Di Bangladesh, lebih dari 30 juta orang tidak memiliki pekerjaan atau pendidikan.
Demonstrasi kuota PNS yang dimulai secara damai berakhir dengan kerusuhan dan menewaskan sekitar 300 orang. Saat itu, aparat keamanan menembakkan peluru karet dan banyak juga pengunjuk rasa yang membawa tongkat.
Hasina kemudian menyalahkan pihak oposisi dan memutus jaringan internet di seluruh negeri.
Kematian pengunjuk rasa memicu para mahasiswa untuk melakukan aksi lain. Mereka tidak puas dengan tindakan pemerintah dan menuntut Hasina mundur.
Saat demonstrasi, pendukung Hasina juga turun ke jalan.
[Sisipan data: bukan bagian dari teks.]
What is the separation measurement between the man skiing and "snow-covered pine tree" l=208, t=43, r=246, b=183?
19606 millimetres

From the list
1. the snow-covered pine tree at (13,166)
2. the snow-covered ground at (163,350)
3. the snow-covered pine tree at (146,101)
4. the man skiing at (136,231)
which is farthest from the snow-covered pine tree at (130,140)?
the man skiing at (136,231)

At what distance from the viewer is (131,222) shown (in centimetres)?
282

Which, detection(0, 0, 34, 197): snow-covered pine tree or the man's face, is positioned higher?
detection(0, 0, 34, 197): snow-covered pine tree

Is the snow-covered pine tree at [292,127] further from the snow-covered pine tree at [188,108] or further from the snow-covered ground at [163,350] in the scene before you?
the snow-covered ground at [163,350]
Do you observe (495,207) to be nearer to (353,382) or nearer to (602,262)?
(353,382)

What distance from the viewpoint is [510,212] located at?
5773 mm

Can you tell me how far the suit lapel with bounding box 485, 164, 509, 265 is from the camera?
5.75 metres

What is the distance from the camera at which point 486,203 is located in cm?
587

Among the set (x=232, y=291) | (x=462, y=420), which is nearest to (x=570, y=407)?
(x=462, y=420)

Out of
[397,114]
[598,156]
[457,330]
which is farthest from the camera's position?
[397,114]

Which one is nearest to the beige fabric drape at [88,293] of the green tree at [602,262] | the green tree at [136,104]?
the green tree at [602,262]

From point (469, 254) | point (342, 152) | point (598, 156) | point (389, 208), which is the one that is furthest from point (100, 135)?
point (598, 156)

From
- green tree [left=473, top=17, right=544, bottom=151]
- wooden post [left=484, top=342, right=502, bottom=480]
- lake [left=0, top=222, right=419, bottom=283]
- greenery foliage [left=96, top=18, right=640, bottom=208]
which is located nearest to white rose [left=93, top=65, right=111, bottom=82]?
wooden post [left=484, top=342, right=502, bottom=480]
Kelompok penentang pemerintah dan pendukung PM juga bentrok.
Para pengunjuk rasa juga menyerbu Istana PM di Dhaka. Hasina kemudian mengundurkan diri dan melarikan diri ke luar negeri.
Setelah Hasina mengundurkan diri, demonstrasi berubah menjadi kerusuhan. Para pengunjuk rasa membakar beberapa bangunan termasuk Museum Peringatan Bangabandhu, tanah milik ayah Hasina, Mujibur Rahman.
Sejumlah orang juga membakar kantor Liga Awami. Hingga saat ini, belum diketahui pasti pihak yang membakar fasilitas tersebut karena ada kelompok lain yang turut serta dalam aksi tersebut.
Salah satu peserta aksi yang juga seorang pelajar, Raiyan Aftab (23), mengatakan polisi juga menembaki massa dengan peluru karet dan gas air mata.
“Keadaan menjadi buruk dengan cepat,” kata Raiyan CNN.
“Mereka menembak semua orang. Ada darah di depan universitas saya sekarang. Ada sekitar 30 mayat. Saya tidak bisa tidur sepanjang malam,” tambahnya.
Di Dhaka, pengunjuk rasa anti-pemerintah diserang oleh polisi dan tentara.
Di Dhaka Medical College, polisi juga menembaki pengunjuk rasa.
Mahasiswa dan pengunjuk rasa di Kampus Universitas Dhaka dan Shaheed Minar, sebuah monumen nasional di ibu kota, dipukuli oleh polisi ketika mereka mencoba merayakan kemenangan rakyat.
“Kami semua berkumpul dan berkumpul membawa bendera dan segalanya. Itu momen bersejarah. Tapi itu tidak berlangsung lama,” kata Raiyan.
Api revolusi
Profesor yang mempelajari isu kekerasan politik dari Cornell University, Sabrina Karim mengatakan, api revolusi menjalar di kalangan anak muda ketika mereka melihat temannya terbunuh.
Semangat perubahan ini tidak bisa dihentikan dengan jam malam atau pembatasan internet.
“Ini mungkin revolusi pertama yang berhasil dipimpin oleh Generasi Z,” kata Karim.
Namun, ia menekankan kemungkinan peran militer dalam pengunduran diri Hasina.
Tampaknya tentara tidak selalu menjadi kekuatan terpadu yang mendukung rezim Hasina, kata Karim.
Karim mengatakan, ada tentara yang menggunakan kekerasan mematikan terhadap pengunjuk rasa, namun ada juga yang mengambil tindakan progresif.
“Beberapa anggota militer menyerukan penyelidikan independen yang dipimpin oleh PBB terhadap kekejaman ini,” katanya.
Apa yang terjadi selanjutnya?
Setelah Hasina mengundurkan diri, Bangladesh menunggu pembentukan pemerintahan sementara.
Para pengunjuk rasa tidak ingin negara ini dipimpin oleh tokoh-tokoh fasis atau dukungan militer lagi. Mereka ingin pemenang Hadiah Nobel Perdamaian 2006 Muhammad Yunus menjadi pemimpin negara.
Yunus berada di Prancis dan dikabarkan akan kembali ke Bangladesh.
Pemenang Hadiah Nobel ingin melihat militer menyerahkan kendali negara kepada pemerintah sipil.
“Orang-orang merayakannya di jalanan dan jutaan orang di seluruh Bangladesh merayakannya seolah-olah ini adalah hari pembebasan kami,” kata Yunus.